In many blockchain systems there is a lack of privacy. The amount, the asset type, and the addresses of the sender and the receiver are public. This can be problematic for many real-world applications. For instance, if a company pays all its employees in Bitcoin, all the salaries will be public knowledge and in particular, all employees would know their colleagues' salaries, which is not desirable.
Confidential transfer. Define an asset transfer as the transfer of ownership of an asset from one address to another. A confidential asset transfer has two additional properties:
- The asset types involved in the transaction are hidden.
- The amounts of each asset type transferred are hidden.

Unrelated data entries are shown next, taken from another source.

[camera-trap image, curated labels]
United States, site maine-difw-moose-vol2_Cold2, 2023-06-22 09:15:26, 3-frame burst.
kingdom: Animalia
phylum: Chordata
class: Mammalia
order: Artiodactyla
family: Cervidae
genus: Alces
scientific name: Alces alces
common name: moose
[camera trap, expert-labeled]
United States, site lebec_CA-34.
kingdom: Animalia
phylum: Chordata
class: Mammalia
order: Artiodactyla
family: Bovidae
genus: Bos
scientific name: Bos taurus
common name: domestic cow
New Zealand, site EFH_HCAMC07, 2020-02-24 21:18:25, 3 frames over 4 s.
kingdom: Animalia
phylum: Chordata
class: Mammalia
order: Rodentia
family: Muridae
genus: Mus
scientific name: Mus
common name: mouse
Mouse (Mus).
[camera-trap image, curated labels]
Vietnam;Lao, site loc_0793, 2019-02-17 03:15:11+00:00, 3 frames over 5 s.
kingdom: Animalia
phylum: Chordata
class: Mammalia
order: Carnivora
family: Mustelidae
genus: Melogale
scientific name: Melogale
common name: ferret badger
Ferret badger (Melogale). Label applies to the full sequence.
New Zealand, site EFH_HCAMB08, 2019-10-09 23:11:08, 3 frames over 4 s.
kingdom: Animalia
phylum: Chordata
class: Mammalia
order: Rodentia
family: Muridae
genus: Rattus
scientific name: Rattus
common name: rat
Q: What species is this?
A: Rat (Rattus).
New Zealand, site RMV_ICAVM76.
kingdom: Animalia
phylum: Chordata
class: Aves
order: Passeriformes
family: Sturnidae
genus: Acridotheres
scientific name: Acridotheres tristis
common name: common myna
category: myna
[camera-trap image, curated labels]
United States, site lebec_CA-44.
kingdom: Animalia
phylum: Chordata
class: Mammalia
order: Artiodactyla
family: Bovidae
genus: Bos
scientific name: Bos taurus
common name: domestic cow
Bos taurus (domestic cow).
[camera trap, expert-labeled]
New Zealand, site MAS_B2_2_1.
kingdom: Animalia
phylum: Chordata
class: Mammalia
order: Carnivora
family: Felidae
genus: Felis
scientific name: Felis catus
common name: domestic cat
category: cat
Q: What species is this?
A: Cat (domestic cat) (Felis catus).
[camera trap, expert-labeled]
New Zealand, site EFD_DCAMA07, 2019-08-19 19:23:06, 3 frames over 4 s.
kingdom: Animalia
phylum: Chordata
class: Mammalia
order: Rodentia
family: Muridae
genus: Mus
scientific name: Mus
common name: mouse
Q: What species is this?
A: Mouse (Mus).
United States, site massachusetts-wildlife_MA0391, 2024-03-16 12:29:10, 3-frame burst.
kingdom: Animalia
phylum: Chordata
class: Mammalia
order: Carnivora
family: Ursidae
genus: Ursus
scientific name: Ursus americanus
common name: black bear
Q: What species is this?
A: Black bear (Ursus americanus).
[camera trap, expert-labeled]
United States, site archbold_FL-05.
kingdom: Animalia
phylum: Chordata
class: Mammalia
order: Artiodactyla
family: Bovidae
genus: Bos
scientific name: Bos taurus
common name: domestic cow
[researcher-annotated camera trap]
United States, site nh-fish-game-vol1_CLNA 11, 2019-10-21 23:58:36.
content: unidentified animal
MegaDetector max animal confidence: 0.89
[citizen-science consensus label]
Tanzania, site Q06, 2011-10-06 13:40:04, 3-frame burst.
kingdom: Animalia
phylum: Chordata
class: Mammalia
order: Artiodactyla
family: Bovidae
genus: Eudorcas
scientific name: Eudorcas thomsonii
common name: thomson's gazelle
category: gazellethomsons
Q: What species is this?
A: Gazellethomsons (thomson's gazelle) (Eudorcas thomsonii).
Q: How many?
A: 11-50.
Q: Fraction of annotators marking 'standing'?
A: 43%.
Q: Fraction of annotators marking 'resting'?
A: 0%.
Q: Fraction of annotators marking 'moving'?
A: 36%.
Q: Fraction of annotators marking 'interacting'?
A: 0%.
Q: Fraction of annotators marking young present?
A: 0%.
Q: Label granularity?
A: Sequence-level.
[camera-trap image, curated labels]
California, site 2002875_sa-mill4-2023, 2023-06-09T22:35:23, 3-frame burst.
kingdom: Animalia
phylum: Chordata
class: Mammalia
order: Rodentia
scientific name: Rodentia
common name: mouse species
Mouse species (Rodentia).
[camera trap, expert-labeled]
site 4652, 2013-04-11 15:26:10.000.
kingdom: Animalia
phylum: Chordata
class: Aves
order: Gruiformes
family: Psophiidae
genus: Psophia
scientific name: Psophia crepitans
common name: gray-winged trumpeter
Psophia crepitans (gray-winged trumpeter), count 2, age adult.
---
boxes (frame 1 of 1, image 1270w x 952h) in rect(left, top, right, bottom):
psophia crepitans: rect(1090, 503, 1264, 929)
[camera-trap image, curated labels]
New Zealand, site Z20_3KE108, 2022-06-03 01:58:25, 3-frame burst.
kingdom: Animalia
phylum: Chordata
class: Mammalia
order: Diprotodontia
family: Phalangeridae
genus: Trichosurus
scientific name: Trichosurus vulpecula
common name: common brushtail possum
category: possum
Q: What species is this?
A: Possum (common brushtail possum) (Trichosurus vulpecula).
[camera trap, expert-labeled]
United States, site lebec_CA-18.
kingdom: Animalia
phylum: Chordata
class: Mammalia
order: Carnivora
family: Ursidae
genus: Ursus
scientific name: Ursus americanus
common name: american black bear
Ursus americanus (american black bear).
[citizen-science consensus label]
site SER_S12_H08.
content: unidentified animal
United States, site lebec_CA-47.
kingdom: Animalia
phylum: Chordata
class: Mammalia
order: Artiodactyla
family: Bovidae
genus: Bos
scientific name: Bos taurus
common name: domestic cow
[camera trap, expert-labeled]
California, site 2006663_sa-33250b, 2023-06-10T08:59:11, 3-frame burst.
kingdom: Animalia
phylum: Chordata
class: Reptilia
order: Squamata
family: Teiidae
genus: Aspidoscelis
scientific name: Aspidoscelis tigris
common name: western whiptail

Coin commitments. A commitment scheme is a fundamental cryptographic primitive which is the digital analog of a sealed envelope. Committing to a message m is akin to putting m in the envelope. Opening the commitment is like opening the envelope and revealing the content within.
For our confidential transactions, we hide the amounts using a cryptographic primitive called the Pedersen commitment scheme. It is a homomorphic commitment scheme - meaning the sum of two commitments to amount is a commitment to the sum of the two committed values. The hiding property of the commitment scheme masks the value of the amount. The binding property of the commitment scheme binds the value of the commitment to that particular amount, meaning that the commitment cannot be opened to any other value.
These commitments are recorded on the ledger. It is subsequently proven in zero-knowledge that:
- The input amounts for each individual non-FRA assets have the same sum as the output amounts for this asset.
- The input amounts for the FRA asset have the same sum as the output amounts for this asset plus the transaction fees.
These proofs ensure that the total amount of the asset in circulation remains unchanged after the confidential asset transfer.